§ The task: Which lines in the data below contain the string "closer"? Pull out each of those lines, treating uppercase and lowercase as different.

§ Data drawn from a collection:
○ ○ ○ ○ ○ ○ ○

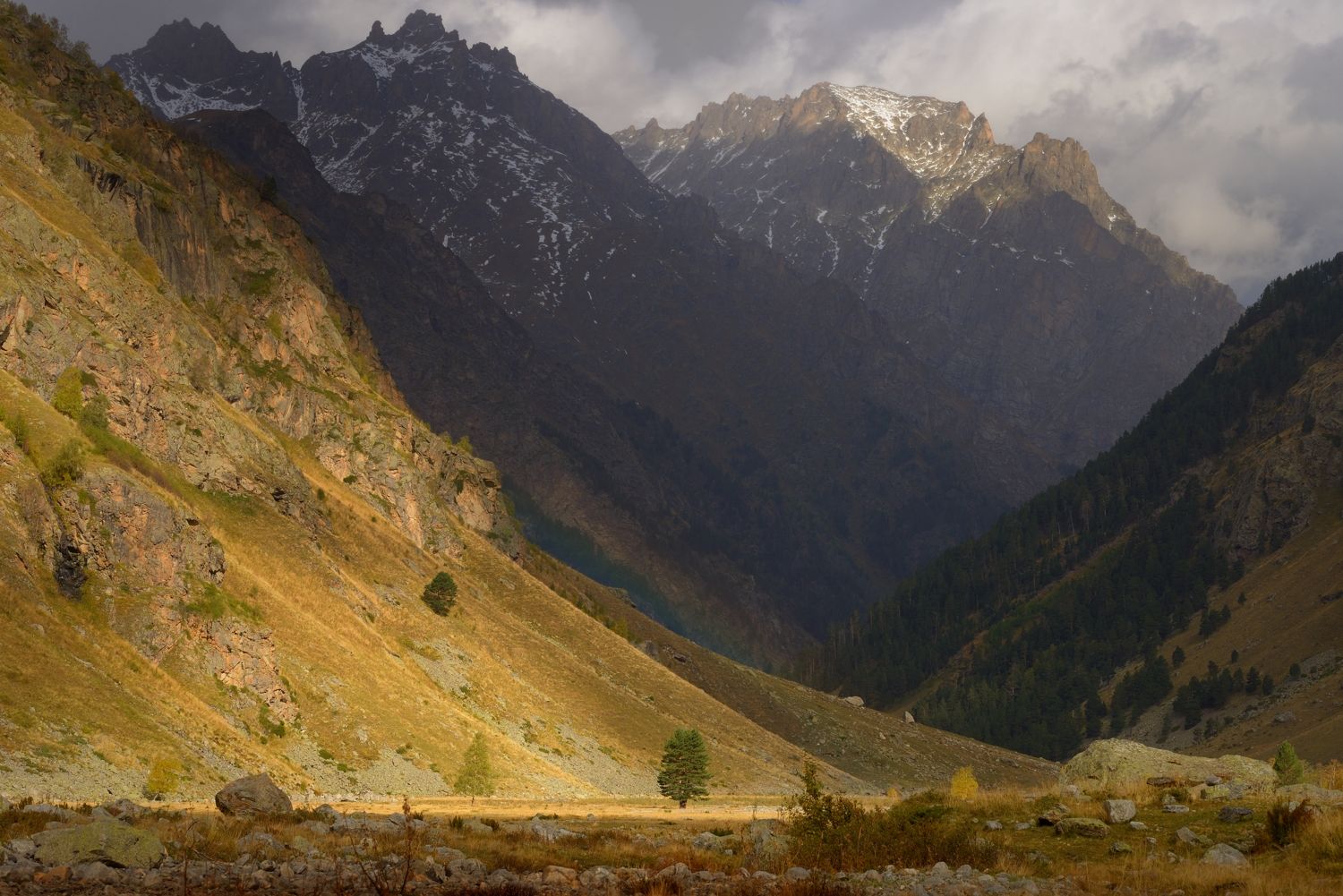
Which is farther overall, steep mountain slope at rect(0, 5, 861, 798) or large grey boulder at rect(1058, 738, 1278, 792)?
steep mountain slope at rect(0, 5, 861, 798)

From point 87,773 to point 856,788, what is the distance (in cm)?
10494

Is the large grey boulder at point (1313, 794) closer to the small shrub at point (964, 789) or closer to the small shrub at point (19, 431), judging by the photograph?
the small shrub at point (964, 789)

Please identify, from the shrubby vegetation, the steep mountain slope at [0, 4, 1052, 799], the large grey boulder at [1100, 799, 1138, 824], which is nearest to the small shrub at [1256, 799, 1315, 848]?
the large grey boulder at [1100, 799, 1138, 824]

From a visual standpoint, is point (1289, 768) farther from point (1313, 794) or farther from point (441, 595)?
point (441, 595)

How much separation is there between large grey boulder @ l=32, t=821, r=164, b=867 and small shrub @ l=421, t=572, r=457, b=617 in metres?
89.5

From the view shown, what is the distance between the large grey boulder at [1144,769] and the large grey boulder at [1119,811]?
212 inches

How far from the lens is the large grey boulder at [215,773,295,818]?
1121 inches

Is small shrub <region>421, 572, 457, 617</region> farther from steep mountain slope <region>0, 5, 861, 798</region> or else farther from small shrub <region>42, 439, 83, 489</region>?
small shrub <region>42, 439, 83, 489</region>

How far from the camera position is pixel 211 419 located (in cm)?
9544

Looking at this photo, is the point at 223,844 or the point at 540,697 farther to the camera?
the point at 540,697

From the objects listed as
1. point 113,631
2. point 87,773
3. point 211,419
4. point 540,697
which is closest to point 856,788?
point 540,697

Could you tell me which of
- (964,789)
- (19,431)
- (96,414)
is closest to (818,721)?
(96,414)

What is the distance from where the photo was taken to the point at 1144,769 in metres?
35.9

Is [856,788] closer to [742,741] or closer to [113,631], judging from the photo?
[742,741]
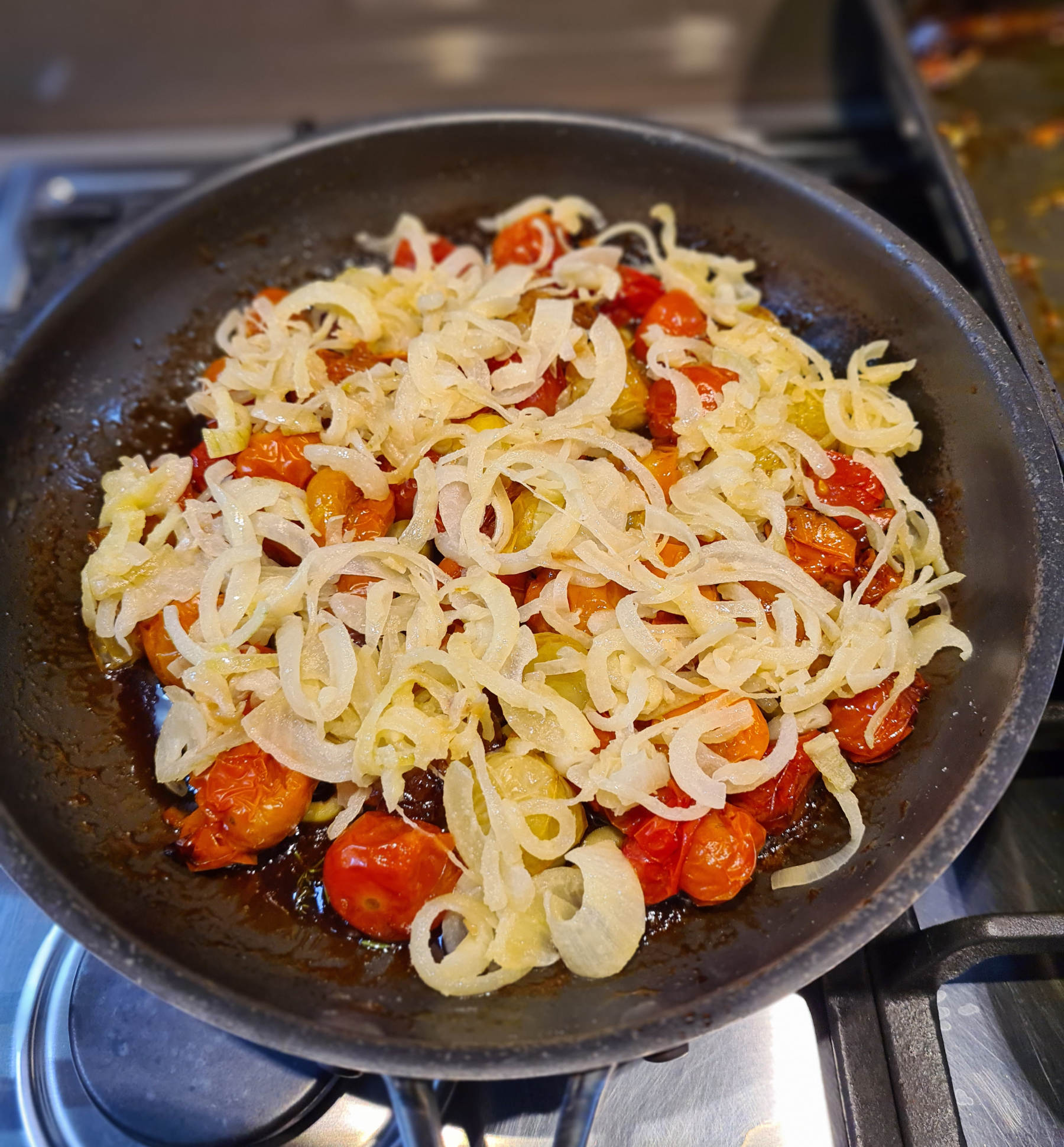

○ ○ ○ ○ ○ ○ ○

§ Response to this task:
Is the large grey boulder at point (1313, 794) closer to the small shrub at point (964, 789) or closer to the small shrub at point (19, 431), judging by the photograph?
Is [856,788] closer to [742,741] or closer to [113,631], judging from the photo?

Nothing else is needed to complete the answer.